◆ **WORK ORDER**:
What lines of the material hold the string "important"? Pull each of them out.

══ THE DATA ══

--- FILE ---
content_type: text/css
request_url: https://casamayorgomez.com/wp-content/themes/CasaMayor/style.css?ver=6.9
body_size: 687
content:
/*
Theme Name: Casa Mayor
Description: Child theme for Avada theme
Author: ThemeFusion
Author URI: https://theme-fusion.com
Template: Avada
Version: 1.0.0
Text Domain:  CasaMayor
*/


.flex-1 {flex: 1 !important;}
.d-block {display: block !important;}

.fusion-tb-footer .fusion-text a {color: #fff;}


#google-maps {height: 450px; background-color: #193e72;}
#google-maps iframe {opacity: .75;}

═══
══ THE DATA ══

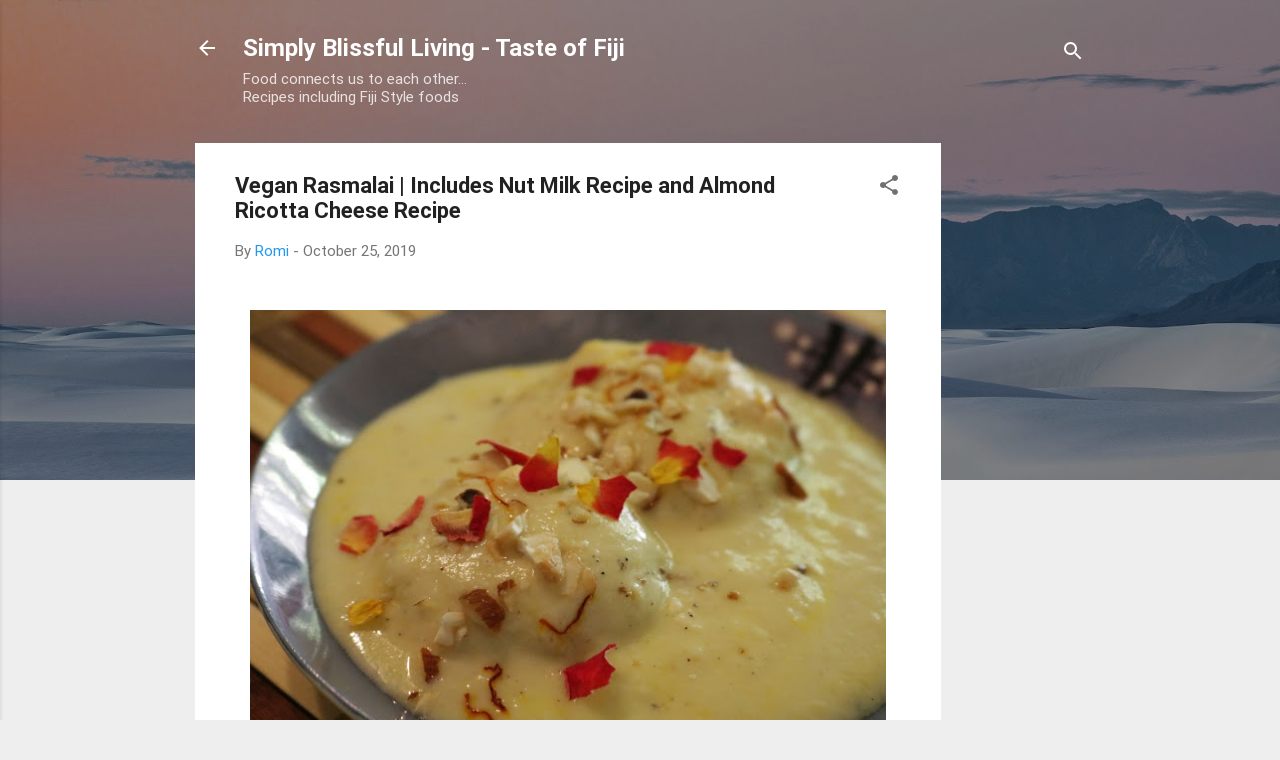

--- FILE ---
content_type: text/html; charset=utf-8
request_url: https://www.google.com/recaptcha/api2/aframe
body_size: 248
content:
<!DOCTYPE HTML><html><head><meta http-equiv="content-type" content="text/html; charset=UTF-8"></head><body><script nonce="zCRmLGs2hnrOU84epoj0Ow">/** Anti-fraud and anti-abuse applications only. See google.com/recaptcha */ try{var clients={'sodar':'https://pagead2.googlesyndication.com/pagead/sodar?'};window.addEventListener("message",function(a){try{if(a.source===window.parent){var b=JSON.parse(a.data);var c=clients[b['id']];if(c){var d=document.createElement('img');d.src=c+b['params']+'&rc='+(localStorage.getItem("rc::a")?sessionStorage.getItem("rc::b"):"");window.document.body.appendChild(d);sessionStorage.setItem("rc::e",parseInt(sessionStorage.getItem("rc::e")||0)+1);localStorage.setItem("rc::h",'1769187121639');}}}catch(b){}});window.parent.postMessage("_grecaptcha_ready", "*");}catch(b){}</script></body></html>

═══

◆ **WRITTEN RESPONSE**:
.flex-1 {flex: 1 !important;}
.d-block {display: block !important;}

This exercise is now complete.